En azından ifade etmesem de çok şaşırmıştım! Demek beni kullanmayı düşünüyorlardı. Bu yurt ve okul işini onunla halledip sonra ondan hızlıca ayrılmalıydım. Ama beni kullanmalarına asla izin vermem. Umarım rahatsızlığım bu melek görünümlü cadılara iyi bir ders vermeme engel olmaz. İç sesimi susturmaya çalışıyorum. "Kızım sen daha ağzını açamıyorsun, onlarla nasıl bu halde  uğraşacaksın acaba?" diyordu bana. "Sus!" diye seslendim iç sesime, a-ama sanırım sesli  konuşmuşum. 

-Kime sus diyorsun acaba?

-İç sesimle konuşuyordum, diye fısıldadım.

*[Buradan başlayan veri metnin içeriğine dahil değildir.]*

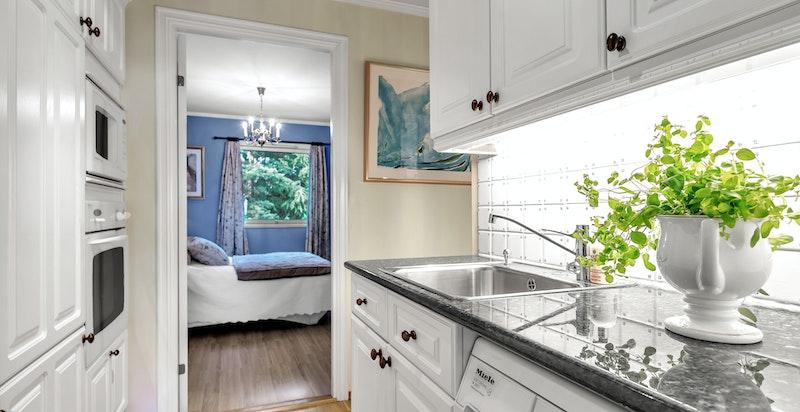 Grovkjøkken med medfølgende vaskemaskin under benkeplate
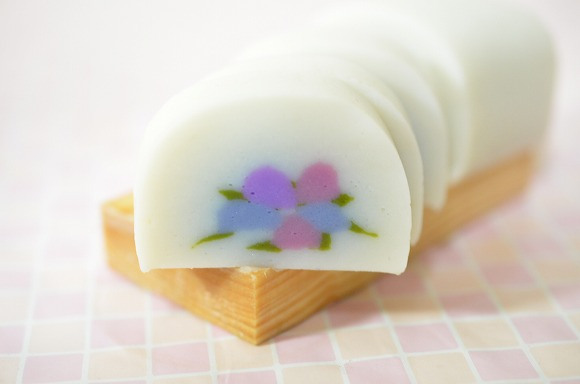 Beautiful hydrangea pattern adds a touch of elegance to traditional Japanese fish cake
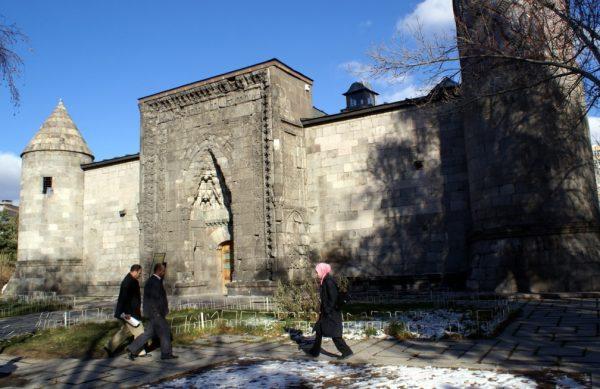 Медресе Якутие и археологический музей в Эрзуруме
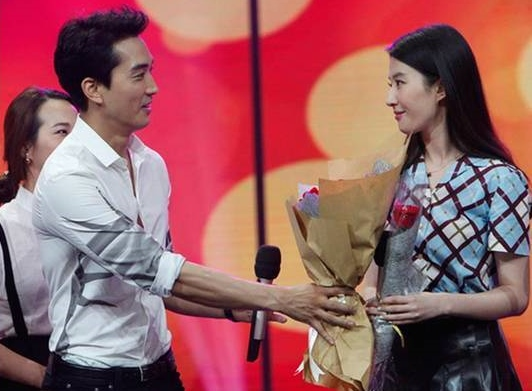 Song Seung-heon and Crystal Liu make public appearance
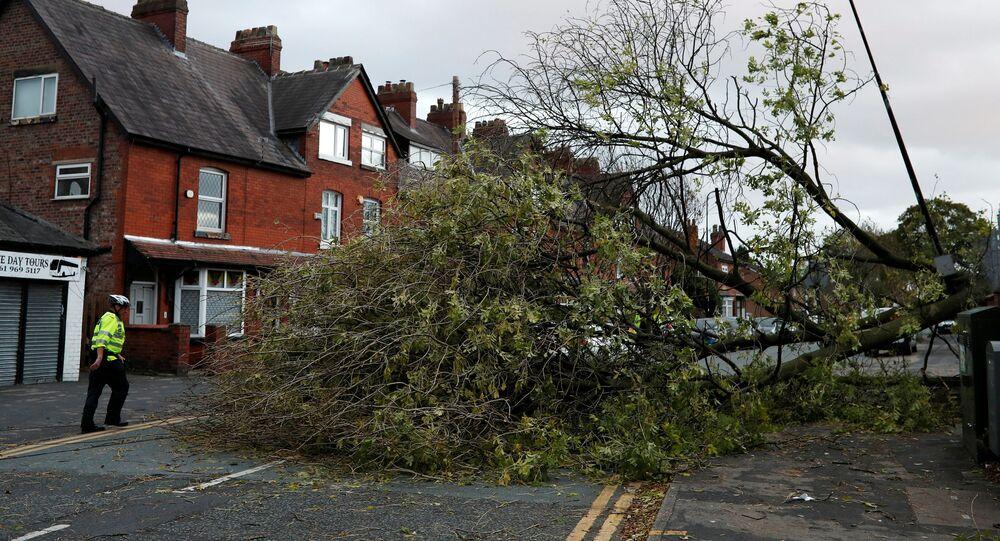 إعصار أوفيليا في بريطانيا، 16 أكتوبر/ تشرين الأول 2017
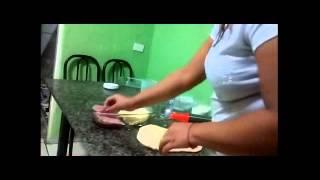 Pão recheado (fermento químico) (CozinhaTerapia #1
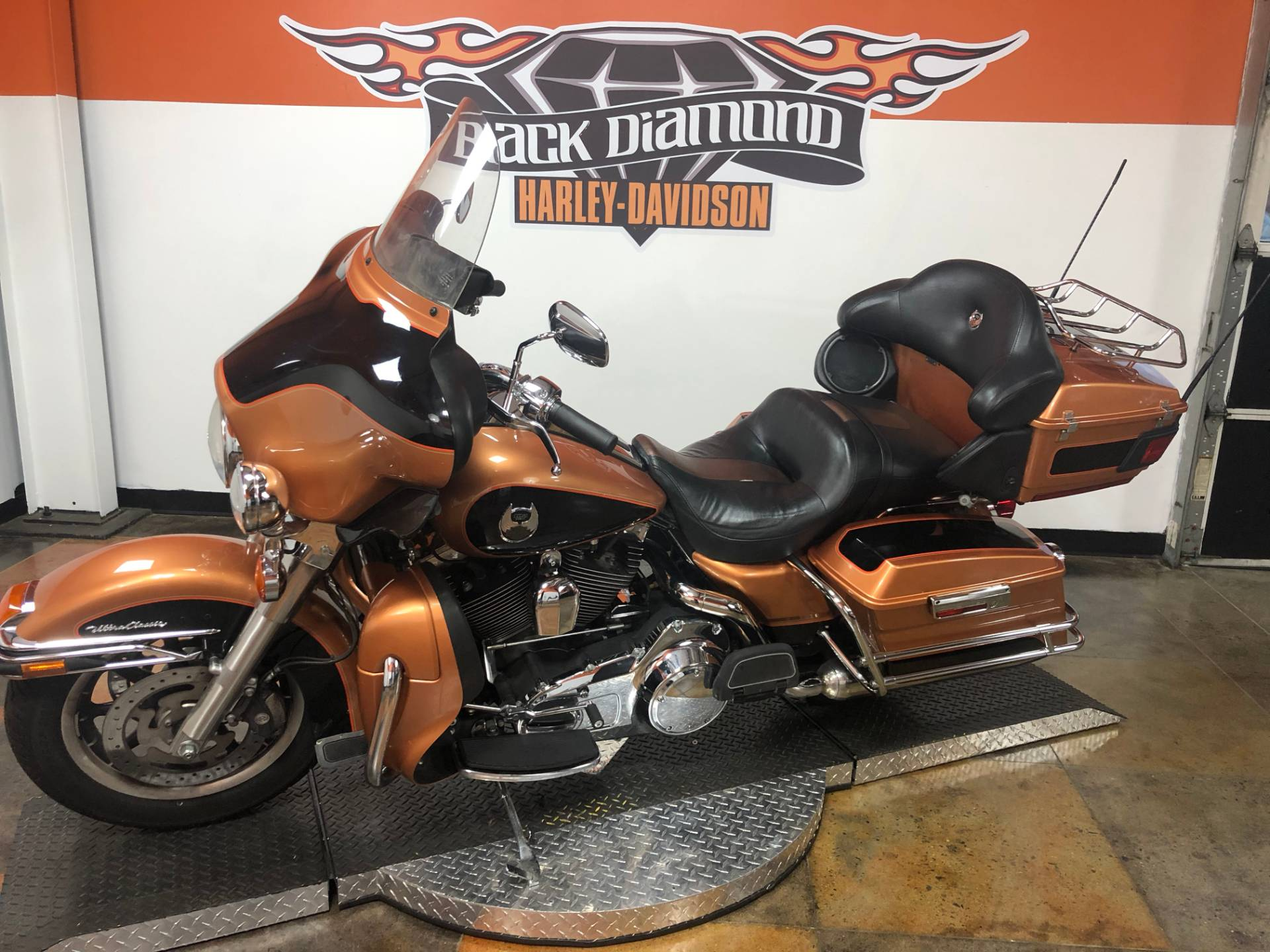 2008 Harley-Davidson Ultra Classic® Electra Glide® in Marion, Illinois - Photo 2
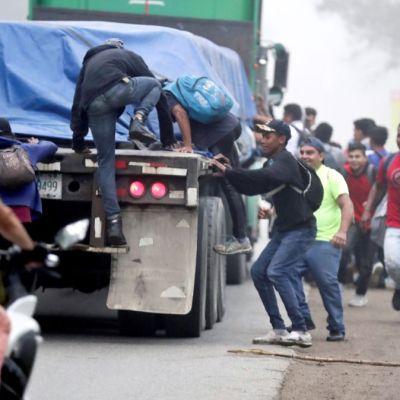 Nueva caravana de migrantes hondureños sale hacia EEUU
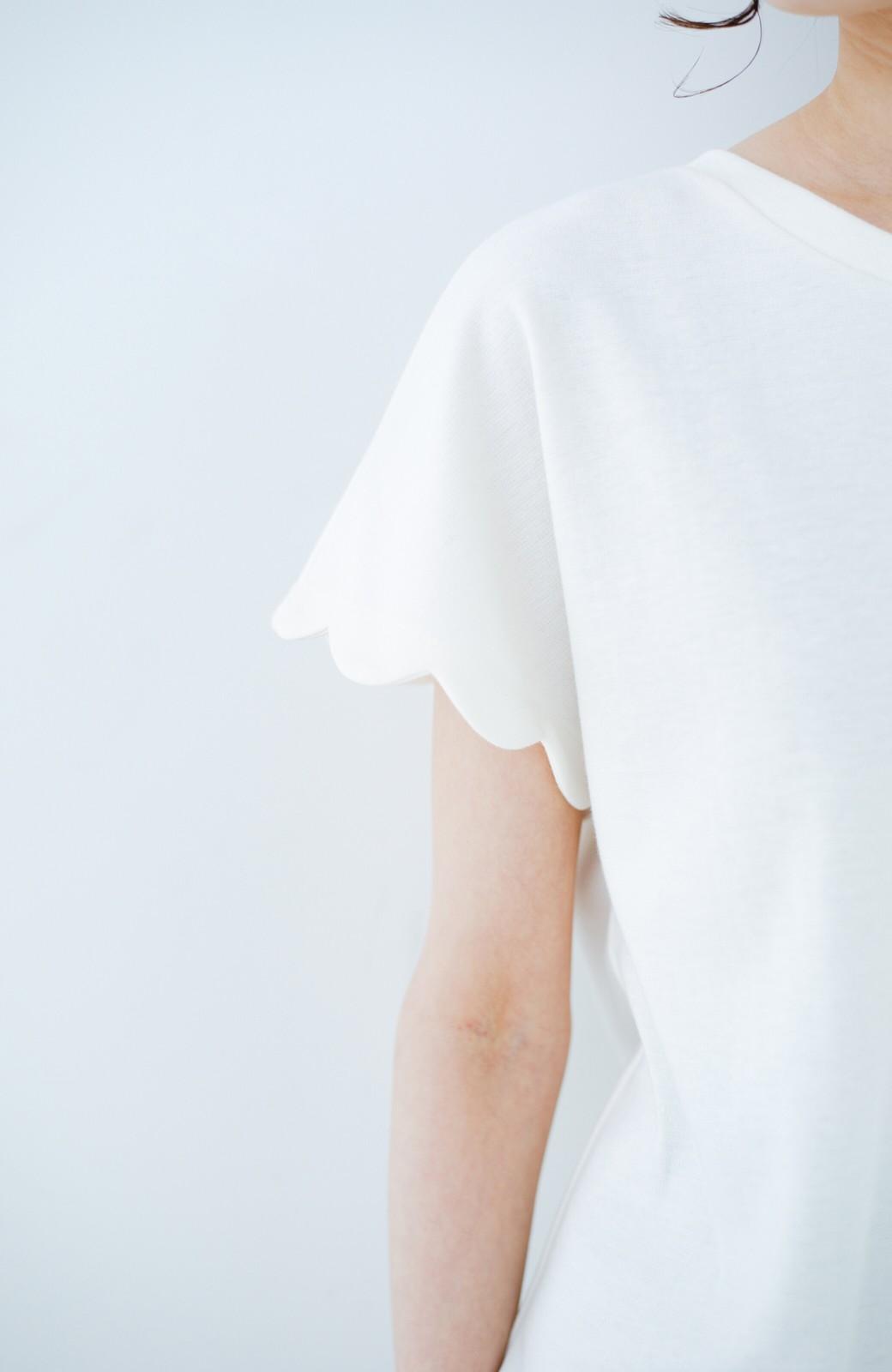 haco! haco! いつものTシャツよりかわいげご用意 スカラップカットソートップス <ホワイト>の商品写真3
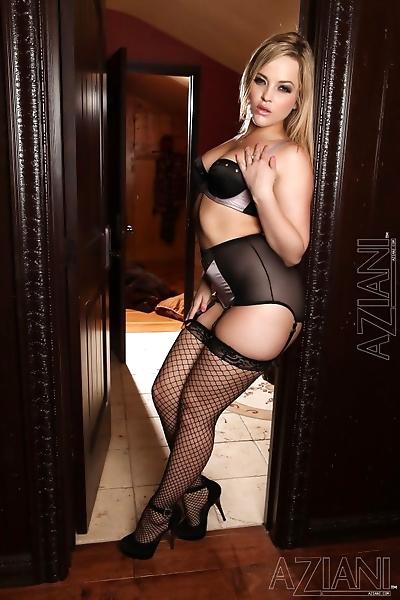 Sexy blonde slut Alexis..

-Ah, peki, diyerek yemeğine devam etti.

En sonunda yemeğimizi bitirdik ve yarın gerekli işlerimizi halletmek için kahvaltıda buluşup oradan da dışarı çıkmaya karar verdik, yani o karar verdi, ben de kabul ettim. Odama çıktım ve sıcak bir duş aldım. Örtümü hazırladım ve rahat bir uykuya daldım... 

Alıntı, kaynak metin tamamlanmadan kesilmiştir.